イスラム教についてはよく知らないが、モスクやカリグラフィ、千夜一夜物語など、何となくイスラミックな世界観に惹かれきたワタクシ。

 

しかし、世の中でイスラムといえば「キャー怖いー」しか返ってこない今日この頃。

そんな時、たまたま書店で見かけたこの本、内藤正典著「となりのイスラム」を読んでみました。

 

 

「イスラムこわ〜い☆」「日本が一番♪」OLや主婦からはこんな声しか聞こえてこなくてイラッ

 

フランスやベルギーのテロが起こった際、ランチをともにする同僚達からは

「ほんっとイスラム教徒って残忍〜

「私がスペイン旅行に行ったときも、向こうの人が『悪さするのはイスラムだけだよ』って言ってたの〜!」

 

などなど、テレビを鵜呑みにしたような画一的な意見が飛び交っていた。

私は、連れ合いが世界の宗教やイスラム教について多少詳しく、ほんのちょっとその恩恵にあずかっていたため、その意見になんとなく反論したかった。

 

でも、たいした知識がなくて何も言えず、悔しかった(ゴメン、イスラム)。

最終的にみんなの結論は「そんなに争わないで世界が平和になればいいのにぃ〜。日本みたいに」てなことだった。

 

そう思うならもっと勉強しろ馬鹿。

おまえみたいな自覚のない傲慢なやつが一番タチ悪いんだよ、だいたいお前は(ry

 

などと思いつつ、私も勉強できていなかったので同類ですが。

このイライラを解消するには、ネット聞きかじりではなく、いくつか本を読まないとイカンと常々感じてはいたのだが、なかなか機会に恵まれなかった。

 

そんな折、偶然本屋で見かけた「となりのイスラム 〜世界の3人に1人がイスラム教徒になる時代〜」

 

やさしい語り口だし、漢字少なめだし、表紙カワイイし、これならニワカなワイでもとっつきやすそうや!

ということで飛びつきました。

 

 

イスラム教は厳しくて怖い→マチガイ。
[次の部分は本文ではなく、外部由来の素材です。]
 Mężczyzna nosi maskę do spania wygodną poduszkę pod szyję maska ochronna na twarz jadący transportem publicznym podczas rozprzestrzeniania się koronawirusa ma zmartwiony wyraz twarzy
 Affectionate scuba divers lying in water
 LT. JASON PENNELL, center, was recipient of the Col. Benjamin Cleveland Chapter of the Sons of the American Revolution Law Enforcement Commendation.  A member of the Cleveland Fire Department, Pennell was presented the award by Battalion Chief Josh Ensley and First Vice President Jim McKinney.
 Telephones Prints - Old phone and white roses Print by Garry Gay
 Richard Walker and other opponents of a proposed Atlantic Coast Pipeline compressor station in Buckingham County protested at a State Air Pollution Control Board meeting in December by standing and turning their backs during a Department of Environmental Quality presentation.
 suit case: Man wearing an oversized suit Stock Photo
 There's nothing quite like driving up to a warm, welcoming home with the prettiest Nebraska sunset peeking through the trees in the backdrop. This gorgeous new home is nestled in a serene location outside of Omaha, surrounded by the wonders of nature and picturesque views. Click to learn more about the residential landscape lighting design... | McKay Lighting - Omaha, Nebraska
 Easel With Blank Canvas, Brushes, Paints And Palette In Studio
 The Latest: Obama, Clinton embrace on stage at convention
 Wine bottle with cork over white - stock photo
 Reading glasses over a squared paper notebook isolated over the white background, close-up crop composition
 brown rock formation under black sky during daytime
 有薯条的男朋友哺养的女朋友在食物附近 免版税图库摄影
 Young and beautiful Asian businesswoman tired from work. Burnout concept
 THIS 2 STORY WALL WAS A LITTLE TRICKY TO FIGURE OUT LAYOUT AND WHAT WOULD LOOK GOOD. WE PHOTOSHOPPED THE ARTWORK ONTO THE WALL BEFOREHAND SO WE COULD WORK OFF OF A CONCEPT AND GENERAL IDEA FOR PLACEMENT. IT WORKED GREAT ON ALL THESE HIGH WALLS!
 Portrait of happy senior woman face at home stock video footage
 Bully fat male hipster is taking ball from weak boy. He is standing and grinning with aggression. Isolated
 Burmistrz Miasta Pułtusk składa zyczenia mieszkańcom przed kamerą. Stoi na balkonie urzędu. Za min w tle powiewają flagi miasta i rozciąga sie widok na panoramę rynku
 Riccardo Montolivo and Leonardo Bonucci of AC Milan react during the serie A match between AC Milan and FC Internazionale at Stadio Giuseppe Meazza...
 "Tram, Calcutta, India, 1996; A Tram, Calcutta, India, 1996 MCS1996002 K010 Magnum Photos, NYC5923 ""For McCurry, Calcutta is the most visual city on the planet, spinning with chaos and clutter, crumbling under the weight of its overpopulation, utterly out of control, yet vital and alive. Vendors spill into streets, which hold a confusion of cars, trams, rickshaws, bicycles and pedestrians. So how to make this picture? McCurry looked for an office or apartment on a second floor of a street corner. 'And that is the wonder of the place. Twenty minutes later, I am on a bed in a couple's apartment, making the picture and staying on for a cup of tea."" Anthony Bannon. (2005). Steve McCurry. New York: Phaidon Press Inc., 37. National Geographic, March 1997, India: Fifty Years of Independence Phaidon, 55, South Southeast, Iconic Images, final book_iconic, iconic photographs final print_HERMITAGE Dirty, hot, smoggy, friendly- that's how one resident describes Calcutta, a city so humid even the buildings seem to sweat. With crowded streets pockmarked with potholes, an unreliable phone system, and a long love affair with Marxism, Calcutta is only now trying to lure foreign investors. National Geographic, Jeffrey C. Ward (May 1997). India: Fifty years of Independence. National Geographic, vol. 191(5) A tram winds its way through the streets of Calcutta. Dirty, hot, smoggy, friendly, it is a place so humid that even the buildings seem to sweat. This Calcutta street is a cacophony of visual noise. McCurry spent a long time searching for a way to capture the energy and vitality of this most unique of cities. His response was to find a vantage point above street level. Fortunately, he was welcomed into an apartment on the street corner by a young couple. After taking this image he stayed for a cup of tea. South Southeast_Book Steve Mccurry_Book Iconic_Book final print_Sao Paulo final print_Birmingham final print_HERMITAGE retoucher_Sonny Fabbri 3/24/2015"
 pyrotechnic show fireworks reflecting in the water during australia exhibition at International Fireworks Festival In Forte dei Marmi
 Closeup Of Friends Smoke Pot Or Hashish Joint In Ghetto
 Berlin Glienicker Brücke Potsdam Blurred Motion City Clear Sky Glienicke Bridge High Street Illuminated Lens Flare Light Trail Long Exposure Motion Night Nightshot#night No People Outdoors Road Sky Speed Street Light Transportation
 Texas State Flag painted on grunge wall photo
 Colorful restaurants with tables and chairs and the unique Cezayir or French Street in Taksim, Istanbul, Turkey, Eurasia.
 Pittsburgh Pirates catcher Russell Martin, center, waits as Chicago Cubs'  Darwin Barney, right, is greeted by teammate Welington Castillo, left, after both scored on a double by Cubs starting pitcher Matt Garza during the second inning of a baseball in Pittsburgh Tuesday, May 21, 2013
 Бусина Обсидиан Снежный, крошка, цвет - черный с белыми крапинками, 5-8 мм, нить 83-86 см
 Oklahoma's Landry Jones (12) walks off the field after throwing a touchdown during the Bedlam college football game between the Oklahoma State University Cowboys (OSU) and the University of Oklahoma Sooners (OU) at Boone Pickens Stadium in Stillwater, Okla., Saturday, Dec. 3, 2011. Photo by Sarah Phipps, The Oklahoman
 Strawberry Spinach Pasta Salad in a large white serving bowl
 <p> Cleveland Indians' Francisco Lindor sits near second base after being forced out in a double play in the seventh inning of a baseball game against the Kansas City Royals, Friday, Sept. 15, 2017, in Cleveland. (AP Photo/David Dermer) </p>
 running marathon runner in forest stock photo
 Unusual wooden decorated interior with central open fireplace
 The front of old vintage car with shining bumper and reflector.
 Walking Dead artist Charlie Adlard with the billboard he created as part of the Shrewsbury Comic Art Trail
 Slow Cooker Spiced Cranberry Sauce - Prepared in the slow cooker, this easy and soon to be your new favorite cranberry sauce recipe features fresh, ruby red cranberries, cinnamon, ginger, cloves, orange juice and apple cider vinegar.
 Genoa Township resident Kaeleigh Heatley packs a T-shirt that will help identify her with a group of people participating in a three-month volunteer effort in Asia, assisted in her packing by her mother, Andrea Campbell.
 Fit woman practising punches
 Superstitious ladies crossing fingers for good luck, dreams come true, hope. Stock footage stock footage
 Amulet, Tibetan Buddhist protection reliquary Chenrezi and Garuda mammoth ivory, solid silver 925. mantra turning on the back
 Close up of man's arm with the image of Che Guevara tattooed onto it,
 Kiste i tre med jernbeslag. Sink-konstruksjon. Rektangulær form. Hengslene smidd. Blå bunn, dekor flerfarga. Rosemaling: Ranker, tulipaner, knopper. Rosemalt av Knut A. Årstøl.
意外と寛容で差別のない世界だよ♪

 

まず本書が全体を通して言っていることは「イスラム教は怖くない」ということ。

 

イスラム教、というかどの宗教も奥深く、一言では絶対に言い表せないものだから「いやいやイスラム教はどっちかというと好戦的な宗教だ」という意見もたくさんあると思う。

 

でも今は「となりのイスラム」を読んだ感想のお時間。

30年以上イスラム教徒を見てきた内藤センセは、イスラム教徒はほんとは優しいし、安堵感すら覚えるとおっしゃるので、その意見を聞いてみよう。

 

「イスラム教徒=戒律でガチガチに縛られた人生」じゃない。むしろ大事なことを神に委ね、その中で存分に人生を楽しんでいる

 

イスラム教といえば、よく知らない私にとってはまず、ラマダンやら礼拝やら戒律が厳しいイメージ

んで神の名の下に、必要とあらばぬっ殺したりもできる理解不能な思想の持ち主というイメージだ。

 

つまり神様に支配されすぎてて個々の人生が主体的じゃない人たちだと思っていたが、この本を読むと、大多数の普通のイスラム教は、もっと気楽(?)なもんだということがわかった。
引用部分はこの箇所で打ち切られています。